Recién llegado a estas tierras, me dedicaba a respirar la libertad conquistada. Iba y venía con el viento quemador y en mis pensamientos siempre aparecía Camarón venciendo a un gigante, la misma noche en que se midió con Caracol en la Venta de Vargas, San Fernando, Cádiz, Spain.
Camarón todavía era un crío pero ya superaba en metal al que, por entonces, era monarca del cante: Manolo Caracol. Un chiquillo a quien todavía le quedaba lejos no solo Madrid, sino también La Línea de la Concepción, donde se iría a vivir una vez casado con la Chispa, su mujer, gitana natural de este pueblo mitológico. La boda fue una fiesta que duró tres días y donde llovieron peladillas sobre las cabezas de los invitados. El fotógrafo de aquella boda fue José Lamarca, y cualquiera de las fotos que tiró a los novios respira el ángel de la inocencia.
Son fotos de una gran limpieza, aunque cualquiera que haya escapado de la prohibición, puede encontrar en ellas el mismo aire de romería y burla que tienen esas otras que Lucien Clergue tomó en la peregrinación de los gitanos en Saintes-Maries-de-la-Mer, muy cerca de donde a Hércules le asaltaron para robarle los toros color púrpura. Los mismos toros que nuestro héroe había arrebatado a Gerión poco tiempo antes.

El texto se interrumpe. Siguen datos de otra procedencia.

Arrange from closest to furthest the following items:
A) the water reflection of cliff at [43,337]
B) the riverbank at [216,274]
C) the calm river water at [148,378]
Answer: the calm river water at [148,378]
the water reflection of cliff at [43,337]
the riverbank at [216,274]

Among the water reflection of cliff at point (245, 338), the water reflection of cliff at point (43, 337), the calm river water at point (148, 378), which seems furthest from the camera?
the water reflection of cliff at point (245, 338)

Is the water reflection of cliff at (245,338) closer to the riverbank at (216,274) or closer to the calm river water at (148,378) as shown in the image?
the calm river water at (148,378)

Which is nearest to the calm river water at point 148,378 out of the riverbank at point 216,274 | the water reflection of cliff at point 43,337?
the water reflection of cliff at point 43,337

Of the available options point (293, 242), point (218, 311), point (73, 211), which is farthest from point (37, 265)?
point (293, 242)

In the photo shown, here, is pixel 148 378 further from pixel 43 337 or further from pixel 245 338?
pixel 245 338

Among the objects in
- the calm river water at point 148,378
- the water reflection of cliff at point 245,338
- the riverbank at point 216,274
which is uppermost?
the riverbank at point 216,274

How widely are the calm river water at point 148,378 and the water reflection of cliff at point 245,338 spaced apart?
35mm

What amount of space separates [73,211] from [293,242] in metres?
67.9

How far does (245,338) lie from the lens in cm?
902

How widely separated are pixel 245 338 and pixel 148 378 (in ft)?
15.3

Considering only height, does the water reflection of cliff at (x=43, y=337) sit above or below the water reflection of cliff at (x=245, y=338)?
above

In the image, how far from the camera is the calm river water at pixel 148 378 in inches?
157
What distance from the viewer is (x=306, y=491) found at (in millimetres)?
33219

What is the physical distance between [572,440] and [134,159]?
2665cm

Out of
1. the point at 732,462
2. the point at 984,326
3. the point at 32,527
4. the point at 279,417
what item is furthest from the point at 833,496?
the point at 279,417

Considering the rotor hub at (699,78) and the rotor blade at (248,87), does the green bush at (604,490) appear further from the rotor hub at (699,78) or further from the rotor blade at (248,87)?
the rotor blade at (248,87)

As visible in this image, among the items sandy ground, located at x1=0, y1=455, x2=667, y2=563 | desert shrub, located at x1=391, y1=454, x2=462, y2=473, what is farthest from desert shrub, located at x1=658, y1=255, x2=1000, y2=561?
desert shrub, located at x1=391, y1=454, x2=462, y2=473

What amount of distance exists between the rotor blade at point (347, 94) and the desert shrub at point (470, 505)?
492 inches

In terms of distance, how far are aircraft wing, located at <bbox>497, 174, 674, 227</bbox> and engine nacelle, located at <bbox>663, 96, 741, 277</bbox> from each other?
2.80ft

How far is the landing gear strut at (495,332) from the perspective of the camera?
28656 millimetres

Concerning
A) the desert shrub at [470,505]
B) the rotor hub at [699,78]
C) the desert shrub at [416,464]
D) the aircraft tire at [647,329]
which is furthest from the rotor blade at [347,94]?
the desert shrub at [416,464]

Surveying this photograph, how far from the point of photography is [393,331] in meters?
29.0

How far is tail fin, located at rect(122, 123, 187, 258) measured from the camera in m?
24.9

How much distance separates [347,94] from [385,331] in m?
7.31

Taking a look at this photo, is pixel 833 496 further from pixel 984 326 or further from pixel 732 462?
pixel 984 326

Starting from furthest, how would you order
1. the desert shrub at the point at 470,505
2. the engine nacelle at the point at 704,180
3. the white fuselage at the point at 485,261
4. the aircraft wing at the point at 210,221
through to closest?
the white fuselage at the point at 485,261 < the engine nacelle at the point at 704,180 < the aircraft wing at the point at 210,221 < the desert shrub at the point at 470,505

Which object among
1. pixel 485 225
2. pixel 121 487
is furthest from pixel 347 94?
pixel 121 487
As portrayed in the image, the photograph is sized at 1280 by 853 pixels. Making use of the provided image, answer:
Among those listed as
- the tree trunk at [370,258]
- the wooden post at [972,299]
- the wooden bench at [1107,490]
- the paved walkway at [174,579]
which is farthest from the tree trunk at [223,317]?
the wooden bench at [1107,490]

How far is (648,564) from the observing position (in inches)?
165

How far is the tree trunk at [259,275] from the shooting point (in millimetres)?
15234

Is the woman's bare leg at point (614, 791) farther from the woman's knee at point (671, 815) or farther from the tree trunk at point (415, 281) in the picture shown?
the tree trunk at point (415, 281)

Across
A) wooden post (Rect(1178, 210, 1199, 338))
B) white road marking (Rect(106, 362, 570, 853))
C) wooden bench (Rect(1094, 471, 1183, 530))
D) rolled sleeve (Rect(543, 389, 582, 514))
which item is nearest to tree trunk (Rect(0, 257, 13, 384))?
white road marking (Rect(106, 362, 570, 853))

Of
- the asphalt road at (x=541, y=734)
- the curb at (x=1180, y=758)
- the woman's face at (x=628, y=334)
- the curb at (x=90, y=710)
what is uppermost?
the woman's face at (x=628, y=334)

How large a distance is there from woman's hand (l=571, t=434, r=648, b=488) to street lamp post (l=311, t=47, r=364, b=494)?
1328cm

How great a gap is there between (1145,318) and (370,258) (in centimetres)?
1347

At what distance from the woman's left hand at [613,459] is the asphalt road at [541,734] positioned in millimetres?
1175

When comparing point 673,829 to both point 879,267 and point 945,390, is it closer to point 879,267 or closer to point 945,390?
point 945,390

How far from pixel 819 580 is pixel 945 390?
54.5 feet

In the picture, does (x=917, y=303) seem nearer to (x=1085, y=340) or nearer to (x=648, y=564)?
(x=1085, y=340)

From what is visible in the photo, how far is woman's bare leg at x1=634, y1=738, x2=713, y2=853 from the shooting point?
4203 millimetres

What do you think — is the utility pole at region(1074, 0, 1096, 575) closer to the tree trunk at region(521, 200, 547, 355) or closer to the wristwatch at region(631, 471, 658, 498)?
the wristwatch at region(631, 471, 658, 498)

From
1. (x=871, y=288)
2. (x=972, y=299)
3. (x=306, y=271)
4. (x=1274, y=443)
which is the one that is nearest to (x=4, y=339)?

Los salteadores fueron ligures, pertenecientes a un pueblo de bandoleros protohistóricos que vivía acuartelado por aquellas tierras. En un principio, Hércules intentó repeler el ataque, pero la raza infatigable de sus contrarios le llevó a quedarse sin flechas. Ante la amenaza, Hércules pidió ayuda a Zeus, que por algo era su padre, y este no dudó tanto como Dios dudaría con el santo Job. Para nada.

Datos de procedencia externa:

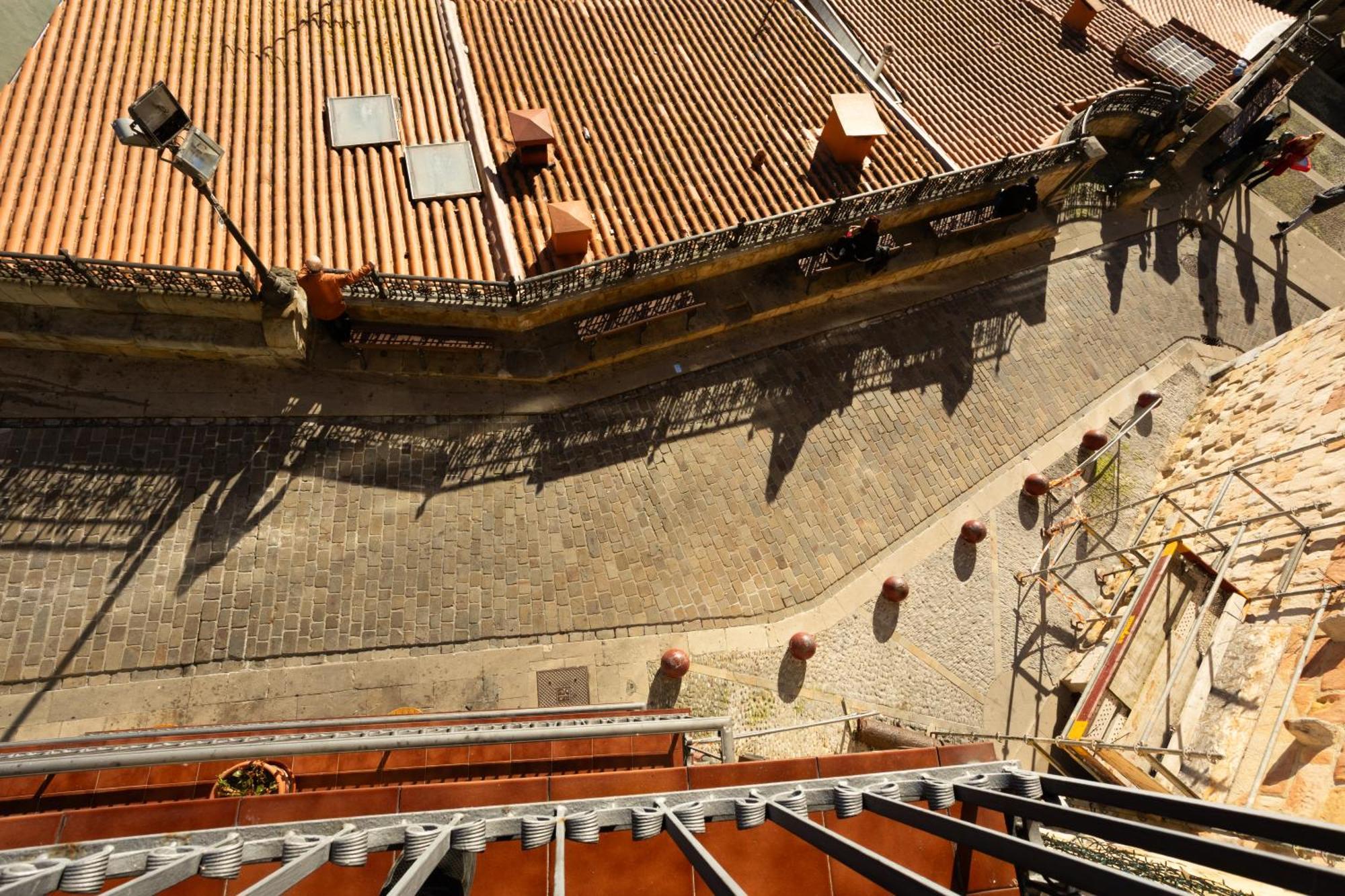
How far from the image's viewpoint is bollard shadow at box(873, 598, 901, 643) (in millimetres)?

De inmediato, Zeus hizo caer desde el cielo una lluvia de guijarros directa a la cabeza de los ligures. Todavía quedan muestras de estas peladillas cósmicas en la zona que se conoce como la Plaine de la Crau, sur de Francia, tierra de bandoleros y bohemios por donde paseó Picasso su exilio, escapado de la prohibición y de la raíz bélica que toda prohibición trae consigo. Con los pies descalzos sobre las piedras, Picasso llevaría una vida que aprendió cuando era chico. Los gitanos se la enseñaron al pintor desde los márgenes, que es desde donde se aprende a fumar por la nariz y a jugar a los toros.

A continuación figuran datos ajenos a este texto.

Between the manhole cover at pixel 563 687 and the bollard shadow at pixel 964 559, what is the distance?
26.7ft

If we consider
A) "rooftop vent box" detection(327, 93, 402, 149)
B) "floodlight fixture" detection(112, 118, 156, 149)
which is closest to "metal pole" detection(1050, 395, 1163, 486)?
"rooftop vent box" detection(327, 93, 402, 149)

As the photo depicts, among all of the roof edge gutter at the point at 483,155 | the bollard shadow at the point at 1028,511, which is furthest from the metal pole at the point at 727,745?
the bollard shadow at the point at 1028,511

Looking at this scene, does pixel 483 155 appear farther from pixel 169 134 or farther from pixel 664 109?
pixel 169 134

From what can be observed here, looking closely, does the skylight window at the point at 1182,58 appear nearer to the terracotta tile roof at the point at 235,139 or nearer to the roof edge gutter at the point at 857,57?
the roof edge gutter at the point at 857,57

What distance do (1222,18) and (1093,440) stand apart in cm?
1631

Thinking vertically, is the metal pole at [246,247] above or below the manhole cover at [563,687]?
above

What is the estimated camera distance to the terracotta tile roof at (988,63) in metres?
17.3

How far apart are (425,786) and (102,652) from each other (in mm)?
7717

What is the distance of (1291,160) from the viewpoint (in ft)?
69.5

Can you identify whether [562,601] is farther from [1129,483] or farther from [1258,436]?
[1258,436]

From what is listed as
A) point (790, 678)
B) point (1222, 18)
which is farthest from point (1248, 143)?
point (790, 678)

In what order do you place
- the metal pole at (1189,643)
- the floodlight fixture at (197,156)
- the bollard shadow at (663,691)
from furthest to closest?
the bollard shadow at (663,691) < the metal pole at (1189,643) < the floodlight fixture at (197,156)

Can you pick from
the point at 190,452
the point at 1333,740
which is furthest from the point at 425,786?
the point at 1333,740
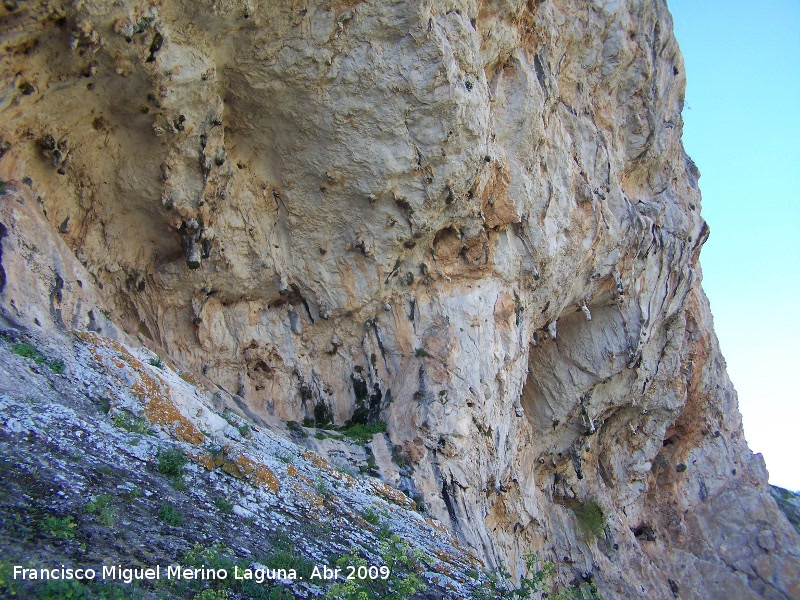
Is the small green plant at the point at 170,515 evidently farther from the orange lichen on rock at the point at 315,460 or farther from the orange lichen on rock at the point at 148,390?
the orange lichen on rock at the point at 315,460

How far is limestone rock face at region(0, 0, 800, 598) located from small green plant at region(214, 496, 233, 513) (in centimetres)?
422

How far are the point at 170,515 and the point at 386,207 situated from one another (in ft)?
30.9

Hay un hilo secreto, invisible, que atraviesa la historia y estremece sus geografías cuando el orden se dispone a engrasar las armas. Es el hilo sobre el que caminan los que han huido y que siempre lleva al mismo sitio, al laberinto de la memoria. Tal vez por eso, durante su exilio, Picasso compartió tardes de ruedo con todos sus amigos franceses de nombre raro, como Lucien Clergue o ese otro, hombre teatral y de maneras delicadas, soltero pero con el que cualquier marido podía estar tranquilo si la esposa se sentaba al lado: Jean Cocteau.